CQL queries examples

Example Description
headingType = personalName Matches authorities with Personal Name heading type
authoritySourceFile.id = 12345 Matches authorities with 12345 source file id
authoritySourceFile.name = LC Genre/Form Terms Matches authorities with source file name LC Genre/Form Terms
authoritySourceFile = "" Matches authorities with any defined authority source file, queries authoritySourceFile.id = "" and authoritySourceFile.name = "" gives the identical result as id and name are required attributes of source file
headingType = corporateName NOT authoritySourceFile = "" Matches authorities with Corporate Name heading type and without any defined authority source file, same like in a previous query NOT authoritySourceFile = "" can be replaced by NOT authoritySourceFile.id = "" or NOT authoritySourceFile.name = ""
createdDate > 2021-10-25T12:00:00.0 Matches authorities that were created after 2021-10-25 12:00:00
updatedDate <= 2021-10-28T12:00:00.0 Matches authorities that were updated before or at 2021-10-28 12:00:00

Retention policy for archived authorities

In order to provide an ability for a tenant to have specific retention period of authority archives, we need to add the below configuration in mod-settings. If no setting is provided by a tenant the retention period value would be taken from AUTHORITY_ARCHIVES_EXPIRATION_PERIOD environment variable.
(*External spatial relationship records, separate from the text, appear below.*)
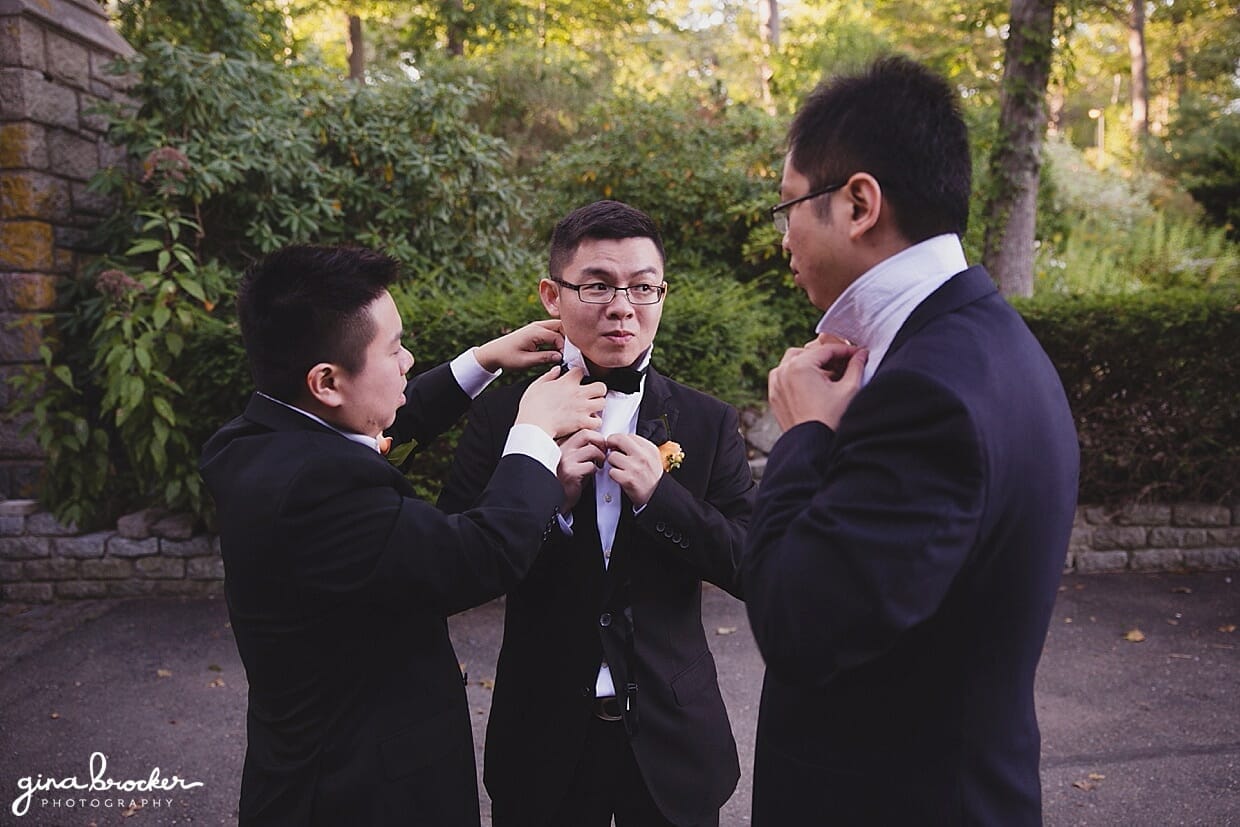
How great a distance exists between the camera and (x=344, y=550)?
1.68m

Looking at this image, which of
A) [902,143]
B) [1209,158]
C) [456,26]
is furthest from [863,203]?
[456,26]

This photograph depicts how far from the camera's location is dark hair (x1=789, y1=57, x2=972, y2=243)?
141 centimetres

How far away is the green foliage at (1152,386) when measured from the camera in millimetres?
6602

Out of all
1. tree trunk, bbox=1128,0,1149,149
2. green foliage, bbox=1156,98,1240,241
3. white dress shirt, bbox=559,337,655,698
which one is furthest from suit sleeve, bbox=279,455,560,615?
tree trunk, bbox=1128,0,1149,149

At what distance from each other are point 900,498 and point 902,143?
1.91 ft

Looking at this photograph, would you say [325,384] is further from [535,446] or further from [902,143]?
[902,143]

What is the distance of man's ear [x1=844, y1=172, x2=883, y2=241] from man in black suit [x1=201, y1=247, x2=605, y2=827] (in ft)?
2.52

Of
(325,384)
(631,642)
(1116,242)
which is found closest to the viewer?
(325,384)

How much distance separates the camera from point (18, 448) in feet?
21.8

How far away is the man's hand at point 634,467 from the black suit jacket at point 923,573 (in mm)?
582

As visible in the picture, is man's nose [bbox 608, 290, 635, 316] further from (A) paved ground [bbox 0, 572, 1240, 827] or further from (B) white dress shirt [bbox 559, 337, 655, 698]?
(A) paved ground [bbox 0, 572, 1240, 827]

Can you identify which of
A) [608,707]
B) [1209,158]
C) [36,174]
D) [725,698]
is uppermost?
[1209,158]

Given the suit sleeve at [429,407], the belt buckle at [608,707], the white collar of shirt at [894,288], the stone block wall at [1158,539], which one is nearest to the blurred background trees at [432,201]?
the stone block wall at [1158,539]

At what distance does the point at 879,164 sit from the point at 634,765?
1.52 meters
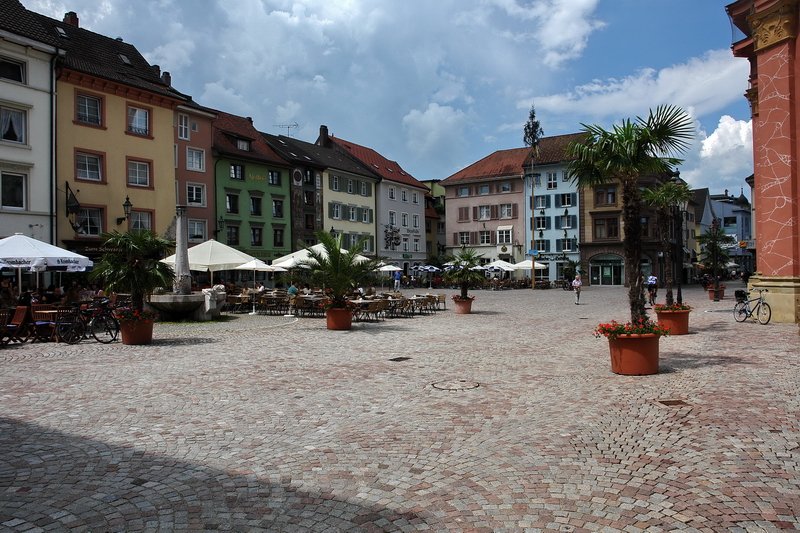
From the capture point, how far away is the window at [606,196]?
65625 millimetres

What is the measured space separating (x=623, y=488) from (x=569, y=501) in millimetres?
591

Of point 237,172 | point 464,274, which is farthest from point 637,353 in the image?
point 237,172

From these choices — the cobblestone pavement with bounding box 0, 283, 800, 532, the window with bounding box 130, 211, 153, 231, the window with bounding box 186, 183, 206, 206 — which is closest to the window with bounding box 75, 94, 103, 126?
the window with bounding box 130, 211, 153, 231

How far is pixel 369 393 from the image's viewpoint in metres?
9.16

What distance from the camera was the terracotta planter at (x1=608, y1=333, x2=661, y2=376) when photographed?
1029 cm

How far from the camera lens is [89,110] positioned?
35.5 meters

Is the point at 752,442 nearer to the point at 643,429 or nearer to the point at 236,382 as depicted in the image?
the point at 643,429

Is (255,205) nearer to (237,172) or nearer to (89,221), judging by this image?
(237,172)

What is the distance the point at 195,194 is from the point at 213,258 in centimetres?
2183

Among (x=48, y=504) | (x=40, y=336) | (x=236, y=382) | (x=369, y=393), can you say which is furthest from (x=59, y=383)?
(x=40, y=336)

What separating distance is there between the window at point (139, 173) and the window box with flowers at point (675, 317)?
32324 millimetres

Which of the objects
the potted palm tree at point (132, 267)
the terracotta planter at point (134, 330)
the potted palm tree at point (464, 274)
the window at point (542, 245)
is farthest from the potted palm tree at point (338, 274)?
the window at point (542, 245)

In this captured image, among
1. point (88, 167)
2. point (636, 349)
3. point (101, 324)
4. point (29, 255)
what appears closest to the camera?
point (636, 349)

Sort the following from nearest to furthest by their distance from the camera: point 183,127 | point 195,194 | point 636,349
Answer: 1. point 636,349
2. point 183,127
3. point 195,194
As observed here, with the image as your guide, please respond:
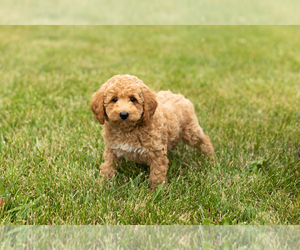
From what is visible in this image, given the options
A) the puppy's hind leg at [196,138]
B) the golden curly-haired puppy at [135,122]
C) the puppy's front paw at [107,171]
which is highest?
the golden curly-haired puppy at [135,122]

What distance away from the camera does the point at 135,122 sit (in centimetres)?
271

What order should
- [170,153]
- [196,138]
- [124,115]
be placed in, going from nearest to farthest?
[124,115]
[196,138]
[170,153]

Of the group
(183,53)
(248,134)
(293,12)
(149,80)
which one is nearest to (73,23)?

Permissions To make a post call to mod-settings, user should have below permissions.

  mod-settings.entries.item.post
  mod-settings.global.write.mod-entities-links

Example request

POST https://{okapi-location}/settings/entries
{
    "id":"1e01066d-4bee-4cf7-926c-ba2c9c6c0001",
    "scope": "authority-storage",
    "key": "authority-archives-expiration",
    "value": {
      "expirationEnabled":true,
      "retentionInDays":10
    }
}
Field Type Description
id UUID id of type UUID should be provided.
scope String Scope should be the module name. Here, it will be "authority-storage"
key String Feature or Identifier name matching the setting we are enabling for. Here, it will be "authority-archives-expiration"
value Json Object Value object for this setting.
Value field Type Description
expirationEnabled boolean Indicates whether or not to enable expiration of Authority Archives for the tenant.
retentionInDays int Retention period of Authority Archives provided in days. If not specified, the default value would be taken by the AUTHORITY_ARCHIVES_DEFAULT_EXPIRATION_DAYS environment variable.